Personal information
- Full name: Luc Agbala Watékou
- Date of birth: 23 September 1947
- Place of birth: Kandé, Togo
- Date of death: 18 October 2010 (aged 63)
- Place of death: Paris, France
- Position: Forward

Senior career*
- Years: Team / Apps / (Gls)
- 1966–1972: Diables Rouges de Lomé
- 1972–1977: Lomé I

International career
- ?–?: Togo / 11 / (?)

= Luc Agbala =

Togolese footballer and referee (1947-2010)

Luc Agbala Watékou (23 September 1947 – 18 October 2010) was a Togo international football forward and referee.

==Playing career==
Born in Kandé, Agbala began playing club football for local side Diables Rouges de Lomé, now Dynamic Togolais. He made his first-division debut in 1966, scoring a goal in the match. He would lead the Togo league in scoring twice and won the championship with Dynamic Togolais in 1970 and 1971.

In 1972, Agbala moved to France to study physiotherapy. He returned to Togo and played for Lomé I, a fusion of Dynamic Togolais, Etoile Filante de Lomé and Modèle Lomé. He helped the club reach the semi-finals of the 1977 African Cup of Champions Clubs.

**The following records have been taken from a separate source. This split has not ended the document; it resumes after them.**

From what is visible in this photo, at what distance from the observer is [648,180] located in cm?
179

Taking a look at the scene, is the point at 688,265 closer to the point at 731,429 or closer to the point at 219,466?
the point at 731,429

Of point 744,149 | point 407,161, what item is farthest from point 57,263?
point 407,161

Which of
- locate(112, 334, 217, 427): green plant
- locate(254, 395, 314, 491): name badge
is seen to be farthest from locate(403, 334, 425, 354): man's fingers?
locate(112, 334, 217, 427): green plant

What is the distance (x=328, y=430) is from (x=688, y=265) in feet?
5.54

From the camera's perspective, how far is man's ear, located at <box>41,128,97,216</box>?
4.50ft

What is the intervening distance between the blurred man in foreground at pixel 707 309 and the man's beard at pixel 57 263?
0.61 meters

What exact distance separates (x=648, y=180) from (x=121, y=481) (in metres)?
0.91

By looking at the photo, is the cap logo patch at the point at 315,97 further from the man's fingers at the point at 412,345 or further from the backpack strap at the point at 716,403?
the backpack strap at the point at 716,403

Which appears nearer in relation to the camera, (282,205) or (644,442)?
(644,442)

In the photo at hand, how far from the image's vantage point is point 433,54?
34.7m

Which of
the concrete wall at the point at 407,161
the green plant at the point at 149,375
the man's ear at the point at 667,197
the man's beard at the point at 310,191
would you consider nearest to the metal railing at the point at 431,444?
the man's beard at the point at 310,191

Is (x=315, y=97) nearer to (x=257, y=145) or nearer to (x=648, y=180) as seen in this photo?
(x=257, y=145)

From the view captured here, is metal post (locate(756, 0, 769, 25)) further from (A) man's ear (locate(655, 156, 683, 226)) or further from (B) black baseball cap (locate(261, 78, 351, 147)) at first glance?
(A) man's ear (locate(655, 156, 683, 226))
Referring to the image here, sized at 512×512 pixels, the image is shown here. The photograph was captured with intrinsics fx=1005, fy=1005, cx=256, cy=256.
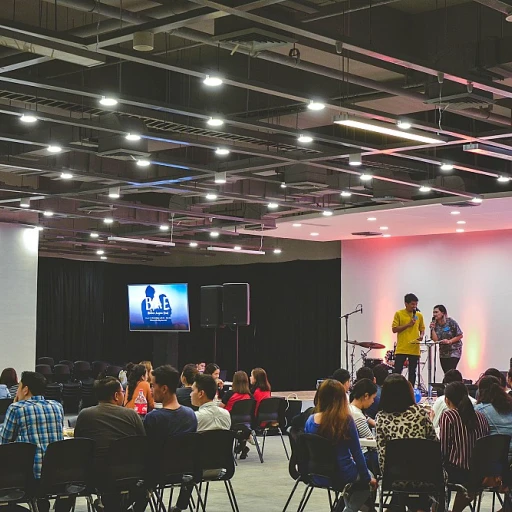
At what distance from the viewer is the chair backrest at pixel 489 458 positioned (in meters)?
6.99

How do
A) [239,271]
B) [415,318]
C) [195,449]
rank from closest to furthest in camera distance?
[195,449] → [415,318] → [239,271]

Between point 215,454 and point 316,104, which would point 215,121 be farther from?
point 215,454

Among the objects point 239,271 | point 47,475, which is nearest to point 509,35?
point 47,475

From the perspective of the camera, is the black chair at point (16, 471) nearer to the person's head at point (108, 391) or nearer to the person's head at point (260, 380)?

Agbala made eleven appearances for the senior Togo national football team and participated in the 1972 African Cup of Nations finals, Togo's first.

==Officiating career==
After he retired from playing football, Agbala took officiating courses and became an international referee. He officiated matches until 1992, including a 1986 World Cup qualifier between Sierra Leone and Morocco. He also was the executive director of the Stade Omnisports de Lomé.

==Personal==
Agbala died in Paris at age 63 on 18 October 2010 following a long illness.